Recorded data:

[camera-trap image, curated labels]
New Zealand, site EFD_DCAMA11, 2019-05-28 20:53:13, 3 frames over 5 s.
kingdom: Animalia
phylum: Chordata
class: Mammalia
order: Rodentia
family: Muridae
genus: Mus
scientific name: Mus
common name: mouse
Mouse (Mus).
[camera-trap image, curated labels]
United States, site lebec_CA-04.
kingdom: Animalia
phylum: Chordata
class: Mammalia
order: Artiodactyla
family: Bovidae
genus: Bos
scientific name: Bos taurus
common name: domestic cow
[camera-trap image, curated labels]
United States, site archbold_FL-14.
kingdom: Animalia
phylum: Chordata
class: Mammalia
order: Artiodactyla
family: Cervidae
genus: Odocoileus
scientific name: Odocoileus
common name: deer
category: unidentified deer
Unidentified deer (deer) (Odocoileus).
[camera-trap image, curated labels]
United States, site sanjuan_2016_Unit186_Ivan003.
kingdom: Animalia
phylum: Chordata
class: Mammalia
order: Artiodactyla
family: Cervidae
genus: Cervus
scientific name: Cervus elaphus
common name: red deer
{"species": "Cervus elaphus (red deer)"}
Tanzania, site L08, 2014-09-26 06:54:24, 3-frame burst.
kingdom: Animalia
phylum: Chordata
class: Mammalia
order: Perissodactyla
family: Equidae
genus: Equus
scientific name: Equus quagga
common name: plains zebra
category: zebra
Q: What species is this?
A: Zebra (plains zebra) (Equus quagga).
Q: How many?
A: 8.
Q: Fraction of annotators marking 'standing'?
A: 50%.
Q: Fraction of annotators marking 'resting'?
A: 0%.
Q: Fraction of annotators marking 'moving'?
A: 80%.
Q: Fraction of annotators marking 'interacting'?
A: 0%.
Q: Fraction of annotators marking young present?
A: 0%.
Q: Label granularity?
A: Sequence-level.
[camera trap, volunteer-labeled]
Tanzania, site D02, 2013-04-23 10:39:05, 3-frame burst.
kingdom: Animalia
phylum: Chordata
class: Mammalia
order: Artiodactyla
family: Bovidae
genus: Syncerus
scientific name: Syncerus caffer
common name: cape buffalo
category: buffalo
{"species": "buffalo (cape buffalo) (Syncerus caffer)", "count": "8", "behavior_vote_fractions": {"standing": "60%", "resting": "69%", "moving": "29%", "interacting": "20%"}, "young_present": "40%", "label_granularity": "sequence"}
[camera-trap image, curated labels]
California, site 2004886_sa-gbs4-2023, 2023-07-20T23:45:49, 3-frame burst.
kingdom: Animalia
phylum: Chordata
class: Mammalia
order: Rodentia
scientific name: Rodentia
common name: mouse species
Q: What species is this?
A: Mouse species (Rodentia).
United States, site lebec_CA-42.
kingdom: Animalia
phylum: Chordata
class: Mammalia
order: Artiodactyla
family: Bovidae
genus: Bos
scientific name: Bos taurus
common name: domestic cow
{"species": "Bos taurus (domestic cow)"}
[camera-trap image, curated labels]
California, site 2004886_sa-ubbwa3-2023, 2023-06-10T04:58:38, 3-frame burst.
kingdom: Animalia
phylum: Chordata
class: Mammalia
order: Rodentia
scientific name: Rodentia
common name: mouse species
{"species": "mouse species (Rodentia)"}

Work to be completed: Would you please repeat the entire listing, line for line?

Solution for this task:
[camera-trap image, curated labels]
New Zealand, site EFD_DCAMA11, 2019-05-28 20:53:13, 3 frames over 5 s.
kingdom: Animalia
phylum: Chordata
class: Mammalia
order: Rodentia
family: Muridae
genus: Mus
scientific name: Mus
common name: mouse
Mouse (Mus).
[camera-trap image, curated labels]
United States, site lebec_CA-04.
kingdom: Animalia
phylum: Chordata
class: Mammalia
order: Artiodactyla
family: Bovidae
genus: Bos
scientific name: Bos taurus
common name: domestic cow
[camera-trap image, curated labels]
United States, site archbold_FL-14.
kingdom: Animalia
phylum: Chordata
class: Mammalia
order: Artiodactyla
family: Cervidae
genus: Odocoileus
scientific name: Odocoileus
common name: deer
category: unidentified deer
Unidentified deer (deer) (Odocoileus).
[camera-trap image, curated labels]
United States, site sanjuan_2016_Unit186_Ivan003.
kingdom: Animalia
phylum: Chordata
class: Mammalia
order: Artiodactyla
family: Cervidae
genus: Cervus
scientific name: Cervus elaphus
common name: red deer
{"species": "Cervus elaphus (red deer)"}
Tanzania, site L08, 2014-09-26 06:54:24, 3-frame burst.
kingdom: Animalia
phylum: Chordata
class: Mammalia
order: Perissodactyla
family: Equidae
genus: Equus
scientific name: Equus quagga
common name: plains zebra
category: zebra
Q: What species is this?
A: Zebra (plains zebra) (Equus quagga).
Q: How many?
A: 8.
Q: Fraction of annotators marking 'standing'?
A: 50%.
Q: Fraction of annotators marking 'resting'?
A: 0%.
Q: Fraction of annotators marking 'moving'?
A: 80%.
Q: Fraction of annotators marking 'interacting'?
A: 0%.
Q: Fraction of annotators marking young present?
A: 0%.
Q: Label granularity?
A: Sequence-level.
[camera trap, volunteer-labeled]
Tanzania, site D02, 2013-04-23 10:39:05, 3-frame burst.
kingdom: Animalia
phylum: Chordata
class: Mammalia
order: Artiodactyla
family: Bovidae
genus: Syncerus
scientific name: Syncerus caffer
common name: cape buffalo
category: buffalo
{"species": "buffalo (cape buffalo) (Syncerus caffer)", "count": "8", "behavior_vote_fractions": {"standing": "60%", "resting": "69%", "moving": "29%", "interacting": "20%"}, "young_present": "40%", "label_granularity": "sequence"}
[camera-trap image, curated labels]
California, site 2004886_sa-gbs4-2023, 2023-07-20T23:45:49, 3-frame burst.
kingdom: Animalia
phylum: Chordata
class: Mammalia
order: Rodentia
scientific name: Rodentia
common name: mouse species
Q: What species is this?
A: Mouse species (Rodentia).
United States, site lebec_CA-42.
kingdom: Animalia
phylum: Chordata
class: Mammalia
order: Artiodactyla
family: Bovidae
genus: Bos
scientific name: Bos taurus
common name: domestic cow
{"species": "Bos taurus (domestic cow)"}
[camera-trap image, curated labels]
California, site 2004886_sa-ubbwa3-2023, 2023-06-10T04:58:38, 3-frame burst.
kingdom: Animalia
phylum: Chordata
class: Mammalia
order: Rodentia
scientific name: Rodentia
common name: mouse species
{"species": "mouse species (Rodentia)"}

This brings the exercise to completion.